Problem description:
Read the lines below. Copy out any that hold the string "United".

[Transcribed page contents]
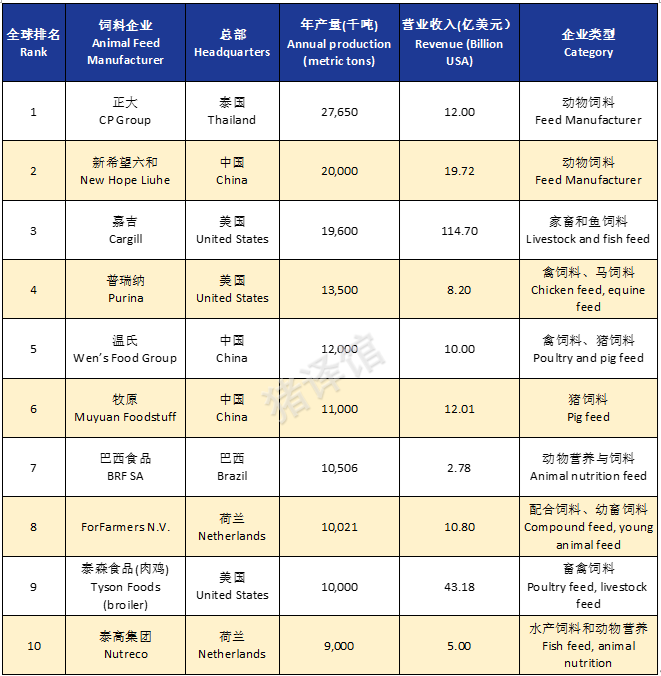 | 全球排名 Rank | 饲料企业 Animal Feed Manufacturer | 总部 Headquarters | 年产量(千吨) Annual production (metric tons) | 营业收入(亿美元) Revenue (Billion USA) | 企业类型 Category |
|---|---|---|---|---|---|
| 1 | 正大 CP Group | 泰国 Thailand | 27,650 | 12.00 | 动物饲料 Feed Manufacturer |
| 2 | 新希望六和 New Hope Liuhe | 中国 China | 20,000 | 19.72 | 动物饲料 Feed Manufacturer |
| 3 | 嘉吉 Cargill | 美国 United States | 19,600 | 114.70 | 家畜和鱼饲料 Livestock and fish feed |
| 4 | 普瑞纳 Purina | 美国 United States | 13,500 | 8.20 | 禽饲料、马饲料 Chicken feed, equine feed |
| 5 | 温氏 Wen's Food Group | 中国 China | 12,000 | 10.00 | 禽饲料、猪饲料 Poultry and pig feed |
| 6 | 牧原 Muyuan Foodstuff | 中国 China | 11,000 | 12.01 | 猪饲料 Pig feed |
| 7 | 巴西食品 BRF SA | 巴西 Brazil | 10,506 | 2.78 | 动物营养与饲料 Animal nutrition feed |
| 8 | ForFarmers N.V. | 荷兰 Netherlands | 10,021 | 10.80 | 配合饲料、幼畜饲料 Compound feed, young animal feed |
| 9 | 泰森食品(肉鸡) Tyson Foods (broiler) | 美国 United States | 10,000 | 43.18 | 畜禽饲料 Poultry feed, livestock feed |
| 10 | 泰高集团 Nutreco | 荷兰 Netherlands | 9,000 | 5.00 | 水产饲料和动物营养 Fish feed, animal nutrition |

猪译馆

Result for this exercise:
| 3 | 嘉吉 Cargill | 美国 United States | 19,600 | 114.70 | 家畜和鱼饲料 Livestock and fish feed |
| 4 | 普瑞纳 Purina | 美国 United States | 13,500 | 8.20 | 禽饲料、马饲料 Chicken feed, equine feed |
| 9 | 泰森食品(肉鸡) Tyson Foods (broiler) | 美国 United States | 10,000 | 43.18 | 畜禽饲料 Poultry feed, livestock feed |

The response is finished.